**Data for this task**:
- Opening Delimiter -
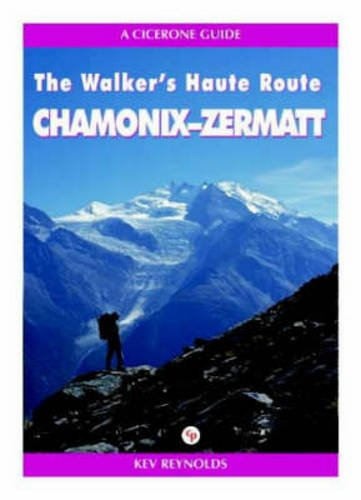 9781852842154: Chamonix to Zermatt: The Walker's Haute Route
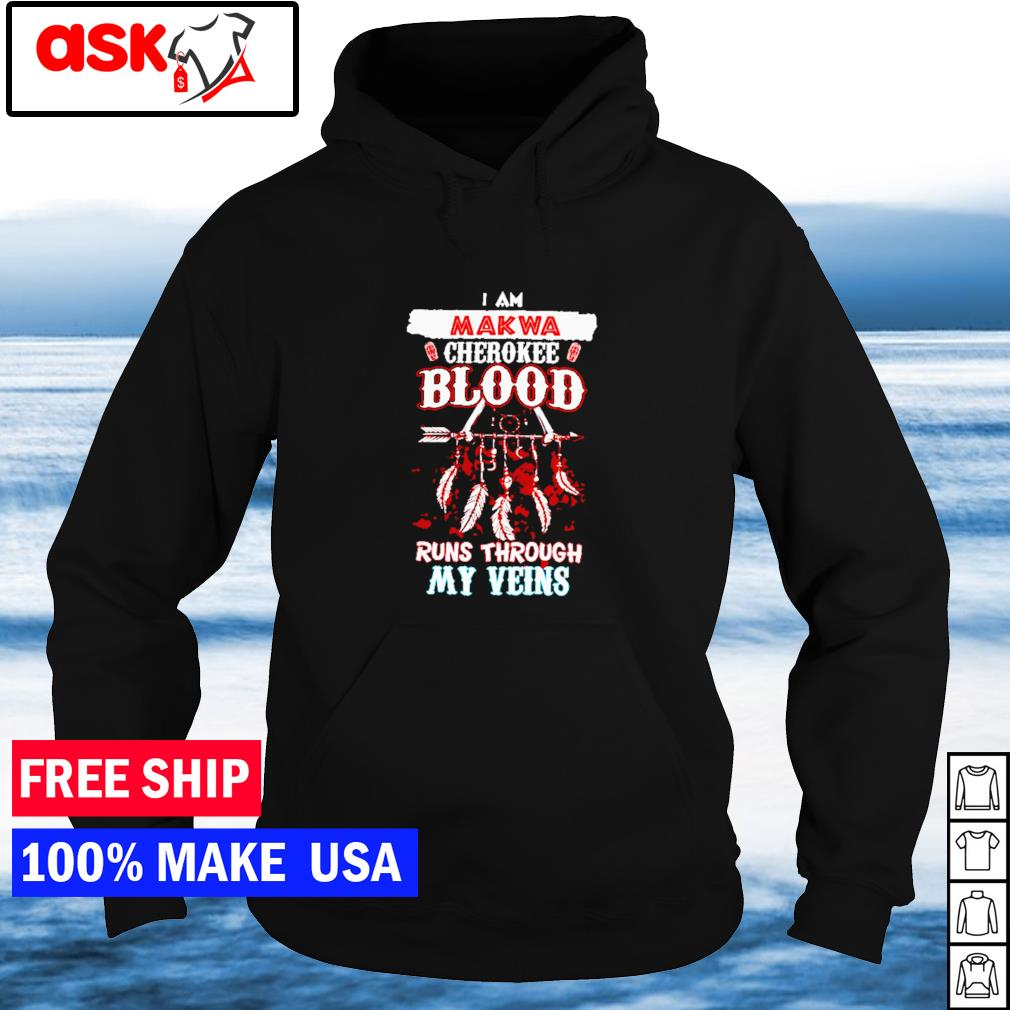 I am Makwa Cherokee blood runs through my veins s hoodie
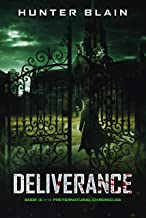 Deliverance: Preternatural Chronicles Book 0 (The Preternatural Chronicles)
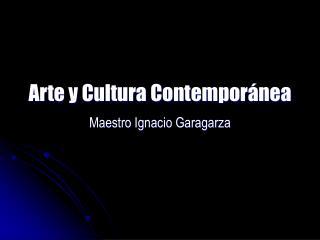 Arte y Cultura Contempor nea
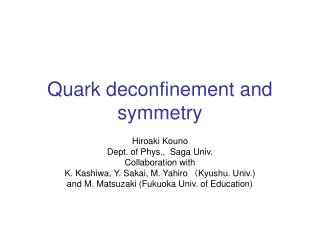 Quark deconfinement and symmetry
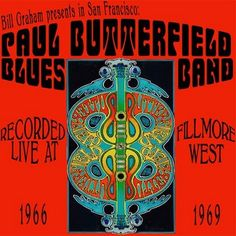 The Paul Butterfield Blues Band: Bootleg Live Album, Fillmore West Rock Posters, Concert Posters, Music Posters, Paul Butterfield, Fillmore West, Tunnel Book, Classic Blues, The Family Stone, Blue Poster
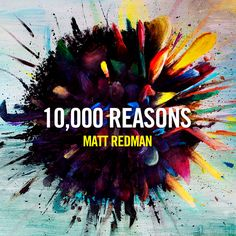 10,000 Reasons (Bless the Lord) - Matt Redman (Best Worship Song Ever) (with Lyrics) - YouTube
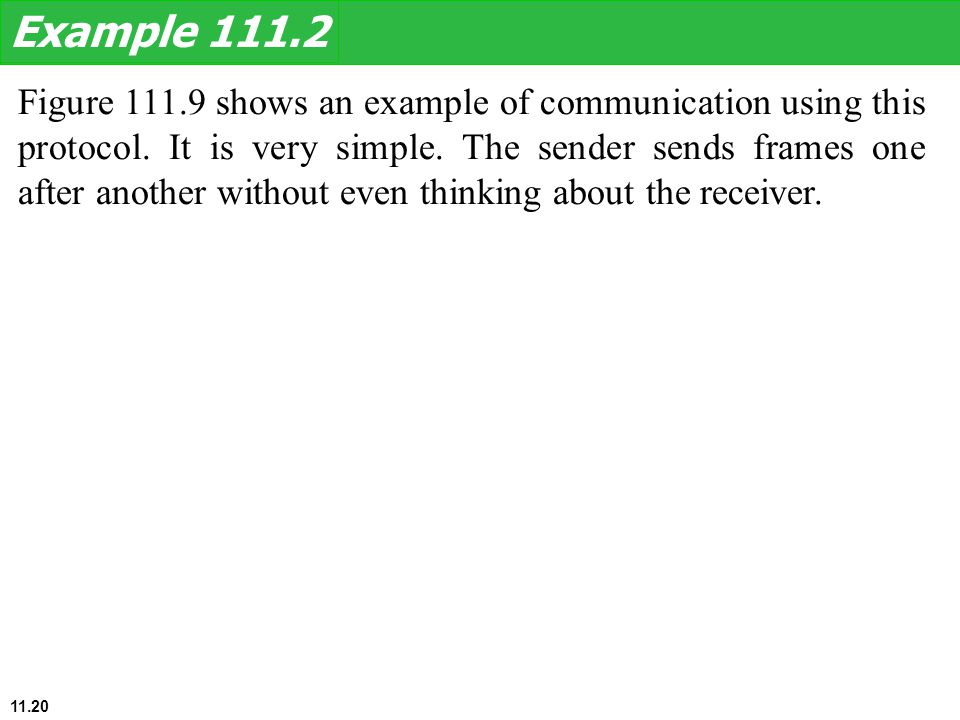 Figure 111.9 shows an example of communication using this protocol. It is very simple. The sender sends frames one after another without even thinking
- Closing Delimiter -
- Opening Delimiter -
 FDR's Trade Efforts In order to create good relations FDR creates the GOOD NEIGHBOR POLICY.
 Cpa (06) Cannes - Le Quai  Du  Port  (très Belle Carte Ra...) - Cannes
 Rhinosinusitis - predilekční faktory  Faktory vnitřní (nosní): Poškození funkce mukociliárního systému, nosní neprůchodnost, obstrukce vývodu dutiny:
- Closing Delimiter -
**What you will do**: Scan the entries above for the line containing "Cpa (06) Cannes", and copy it and all lines after it exactly, down to and including the line containing "Rhinosinusitis - predilekční".

**Answer to this task**:
 Cpa (06) Cannes - Le Quai  Du  Port  (très Belle Carte Ra...) - Cannes
 Rhinosinusitis - predilekční faktory  Faktory vnitřní (nosní): Poškození funkce mukociliárního systému, nosní neprůchodnost, obstrukce vývodu dutiny:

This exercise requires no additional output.